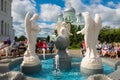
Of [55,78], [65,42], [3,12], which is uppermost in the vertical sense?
[3,12]

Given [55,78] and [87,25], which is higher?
[87,25]

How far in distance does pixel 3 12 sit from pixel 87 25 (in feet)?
110

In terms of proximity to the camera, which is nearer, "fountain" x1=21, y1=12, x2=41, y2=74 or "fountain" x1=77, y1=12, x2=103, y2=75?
"fountain" x1=77, y1=12, x2=103, y2=75

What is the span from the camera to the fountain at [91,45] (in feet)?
34.7

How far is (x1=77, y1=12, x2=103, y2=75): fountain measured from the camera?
34.7ft

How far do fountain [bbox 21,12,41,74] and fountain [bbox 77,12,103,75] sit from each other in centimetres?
195

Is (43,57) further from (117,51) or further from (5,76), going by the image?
(5,76)

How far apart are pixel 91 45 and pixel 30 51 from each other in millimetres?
2502

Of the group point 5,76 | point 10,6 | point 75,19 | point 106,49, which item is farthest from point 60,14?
point 5,76

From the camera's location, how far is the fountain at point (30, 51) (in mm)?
11078

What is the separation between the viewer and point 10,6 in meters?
47.8

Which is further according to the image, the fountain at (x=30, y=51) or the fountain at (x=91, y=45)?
the fountain at (x=30, y=51)

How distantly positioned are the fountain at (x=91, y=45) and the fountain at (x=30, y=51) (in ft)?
6.39

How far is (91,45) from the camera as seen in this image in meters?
10.9
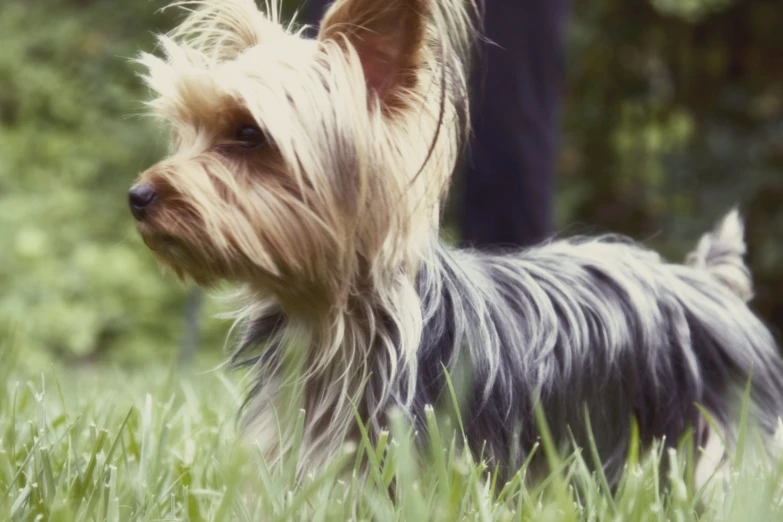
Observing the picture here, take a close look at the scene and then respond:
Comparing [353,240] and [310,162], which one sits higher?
[310,162]

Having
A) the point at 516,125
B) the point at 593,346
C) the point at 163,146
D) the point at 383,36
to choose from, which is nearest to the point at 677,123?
the point at 163,146

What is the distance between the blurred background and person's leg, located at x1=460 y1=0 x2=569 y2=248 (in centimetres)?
351

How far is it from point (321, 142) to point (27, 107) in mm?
6112

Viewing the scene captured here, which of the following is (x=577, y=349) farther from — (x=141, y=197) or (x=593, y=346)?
(x=141, y=197)

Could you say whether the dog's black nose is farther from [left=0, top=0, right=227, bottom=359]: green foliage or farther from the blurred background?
[left=0, top=0, right=227, bottom=359]: green foliage

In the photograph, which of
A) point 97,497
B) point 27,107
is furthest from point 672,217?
point 97,497

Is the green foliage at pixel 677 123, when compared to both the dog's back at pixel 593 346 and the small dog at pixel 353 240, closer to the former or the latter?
the dog's back at pixel 593 346

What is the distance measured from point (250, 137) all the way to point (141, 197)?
11.7 inches

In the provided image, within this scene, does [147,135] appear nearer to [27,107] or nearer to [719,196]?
[27,107]

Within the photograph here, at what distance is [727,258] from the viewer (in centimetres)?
298

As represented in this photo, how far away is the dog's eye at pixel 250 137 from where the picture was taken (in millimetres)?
2223

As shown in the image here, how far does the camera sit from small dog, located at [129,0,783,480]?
215 centimetres

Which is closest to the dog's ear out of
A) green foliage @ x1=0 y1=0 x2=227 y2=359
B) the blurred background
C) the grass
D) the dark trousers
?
the grass

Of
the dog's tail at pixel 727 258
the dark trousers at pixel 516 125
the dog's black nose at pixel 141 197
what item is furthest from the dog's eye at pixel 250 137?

----------------------------------------

## The exercise
Make a word-for-word copy of the entries, without any pictures.

## Output below
Of [55,78], [65,42], [3,12], which is uppermost in the vertical sense?
[3,12]

Given [55,78] and [87,25], which is higher?
[87,25]

How far in distance does pixel 3 12 sit from pixel 87 25 (in feet)?
110

In terms of proximity to the camera, which is nearer, "fountain" x1=21, y1=12, x2=41, y2=74 or "fountain" x1=77, y1=12, x2=103, y2=75?
"fountain" x1=77, y1=12, x2=103, y2=75

What is the span from the camera to the fountain at [91,45] (in feet)?
34.7

How far is (x1=77, y1=12, x2=103, y2=75): fountain measured from the camera?
34.7ft

How far do fountain [bbox 21,12,41,74] and fountain [bbox 77,12,103,75] sit from each other in centimetres?
195

Is (43,57) further from (117,51) or further from (5,76), going by the image?
(5,76)

How far apart are pixel 91 45 and pixel 30 51 from each other in millimetres?
2502

Of the group point 5,76 | point 10,6 | point 75,19 | point 106,49, which item is farthest from point 60,14?
point 5,76

From the camera's location, how far is the fountain at point (30, 51) (in mm)?
11078

What is the separation between the viewer and point 10,6 in meters?
47.8

Which is further according to the image, the fountain at (x=30, y=51) or the fountain at (x=91, y=45)?
the fountain at (x=30, y=51)

How distantly positioned are the fountain at (x=91, y=45) and the fountain at (x=30, y=51) (in ft)?
6.39

How far is (91,45) from the camera as seen in this image in meters?
10.9
Observing the picture here, take a close look at the scene and then respond:
Comparing [353,240] and [310,162], which one sits higher?
[310,162]

Having
A) the point at 516,125
B) the point at 593,346
C) the point at 163,146
D) the point at 383,36
to choose from, which is nearest to the point at 677,123?
the point at 163,146

What is the distance between the blurred background and person's leg, located at x1=460 y1=0 x2=569 y2=248 (in centimetres)?
351

How far is it from point (321, 142) to point (27, 107) in mm?
6112

Viewing the scene captured here, which of the following is (x=577, y=349) farther from — (x=141, y=197) or (x=593, y=346)?
(x=141, y=197)

Could you say whether the dog's black nose is farther from [left=0, top=0, right=227, bottom=359]: green foliage or farther from the blurred background?
[left=0, top=0, right=227, bottom=359]: green foliage

In the photograph, which of
A) point 97,497
B) point 27,107
is furthest from point 672,217?
point 97,497

Is the green foliage at pixel 677 123, when compared to both the dog's back at pixel 593 346 and the small dog at pixel 353 240, closer to the former or the latter?
the dog's back at pixel 593 346

What is the distance measured from point (250, 137) all the way to point (141, 197)?
11.7 inches

In the provided image, within this scene, does [147,135] appear nearer to [27,107] or nearer to [719,196]?
[27,107]

Within the photograph here, at what distance is [727,258] from the viewer (in centimetres)?
298

As represented in this photo, how far away is the dog's eye at pixel 250 137 from where the picture was taken (in millimetres)?
2223

As shown in the image here, how far does the camera sit from small dog, located at [129,0,783,480]?
215 centimetres

Which is closest to the dog's ear out of
A) green foliage @ x1=0 y1=0 x2=227 y2=359
B) the blurred background
C) the grass
D) the dark trousers
?
the grass

Of
the dog's tail at pixel 727 258
the dark trousers at pixel 516 125
the dog's black nose at pixel 141 197
what item is furthest from the dog's eye at pixel 250 137?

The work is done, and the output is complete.